Using values from Google Sheets in the TEXT block
Using values from Google Sheets in the TEXT block (click to enlarge)

This block is displaying data from Google Sheets row that the bot have found on the previous step. Notice the use of $_gs_<column> attributes – they are populated automatically after every successful search and contain values from every column in that row. That means that column A value will be available as $_gs_a, column B – as $_gs_b etc.

Adding comments to orders

You may have noticed “Add comment” button in the TEXT block that displays order status. I’ve added it to allow chatbot users to leave comments for their orders (for example, how to get to the building, adding extras to the order or anything else). 

When user clicks that button the bot says ” Sure, just type and send” and LISTENs to user’s input, saving it to the $order_comment attribute. Once the user send his/her comment, the bot proceeds to GS-UPDATE block, adding that comment to column M in our spreadsheet (and overwriting previous value in that column, if any).

Updating column value with GS-UPDATE block
Updating column value with GS-UPDATE block (click to enlarge)

We’re using the value of $_gs_row attribute to specify which row in the spreadsheet should be updated. This attribute always contains row number of the last successful execution of GS-SEARCH block.

Notice that “Insert” option in the GS-UPDATE block editor is set to “false”. This instructs Activechat to update the existing spreadsheet row instead of adding new one. on top When we were accepting orders above, we set this parameter to “true” so that new orders would be piled on top of your spreadsheet.

Triggering skills with keywords

How does the user triggers these skills and how does the bot know which skill to use? 

To make it possible we’ve introduced a very simple keyword detection in the “default” skill. For a quick recap – this skill will be triggered every time when user is sending message to your chatbot and you do not have any LISTEN block actively listening to user’s response (i.e. the bot is in “idle” mode).

Keyword detection with the "default" skill
Keyword detection with the "default" skill (click to enlarge)

We’re using SWITCH block to check the value of $_last_user_input system attribute (it always contains the last message that user sent to the chatbot).

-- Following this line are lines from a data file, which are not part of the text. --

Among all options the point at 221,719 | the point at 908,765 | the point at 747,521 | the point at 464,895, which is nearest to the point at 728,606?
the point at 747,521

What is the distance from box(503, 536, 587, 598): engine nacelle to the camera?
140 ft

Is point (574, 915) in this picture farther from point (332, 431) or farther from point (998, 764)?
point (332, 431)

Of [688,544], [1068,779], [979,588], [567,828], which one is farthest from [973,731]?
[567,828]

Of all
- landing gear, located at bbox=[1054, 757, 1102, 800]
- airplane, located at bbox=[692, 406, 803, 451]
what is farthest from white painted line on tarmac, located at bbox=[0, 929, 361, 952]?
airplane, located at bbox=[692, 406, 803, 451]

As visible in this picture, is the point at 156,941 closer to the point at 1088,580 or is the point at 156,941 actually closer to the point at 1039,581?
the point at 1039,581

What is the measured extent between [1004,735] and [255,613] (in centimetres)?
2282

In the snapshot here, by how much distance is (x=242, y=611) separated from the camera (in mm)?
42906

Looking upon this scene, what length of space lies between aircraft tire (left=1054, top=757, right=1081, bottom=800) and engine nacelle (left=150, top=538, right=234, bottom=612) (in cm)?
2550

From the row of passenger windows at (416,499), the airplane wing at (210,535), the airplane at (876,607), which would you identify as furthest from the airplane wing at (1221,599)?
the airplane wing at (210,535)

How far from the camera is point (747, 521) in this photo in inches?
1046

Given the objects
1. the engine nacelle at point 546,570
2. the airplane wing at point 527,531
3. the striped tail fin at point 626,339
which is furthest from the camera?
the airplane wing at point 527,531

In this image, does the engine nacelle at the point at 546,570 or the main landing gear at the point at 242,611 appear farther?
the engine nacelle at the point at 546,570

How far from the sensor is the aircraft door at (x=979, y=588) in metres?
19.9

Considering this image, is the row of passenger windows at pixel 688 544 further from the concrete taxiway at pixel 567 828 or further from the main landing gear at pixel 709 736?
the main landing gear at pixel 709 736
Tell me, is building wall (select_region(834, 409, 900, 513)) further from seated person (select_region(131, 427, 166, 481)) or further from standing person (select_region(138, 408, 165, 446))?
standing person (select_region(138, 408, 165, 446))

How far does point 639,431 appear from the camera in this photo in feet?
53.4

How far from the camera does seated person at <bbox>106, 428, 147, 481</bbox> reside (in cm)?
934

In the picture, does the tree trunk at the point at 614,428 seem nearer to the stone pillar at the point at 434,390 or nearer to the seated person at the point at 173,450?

If this attribute contains “pizza” or “salad” or “deliver” (the user asked something like “how to order delivery?” or “I want pizza” etc), the bot will trigger “start” skill again (since the ordering starts in that skill, with “Choose something from our menu” message).

If $_last_user_input contains words like “order” or “where” or “status” (for example, user is asking “Where is my order?” or “What’s my order status?”), the bot will trigger “status” skill (see above).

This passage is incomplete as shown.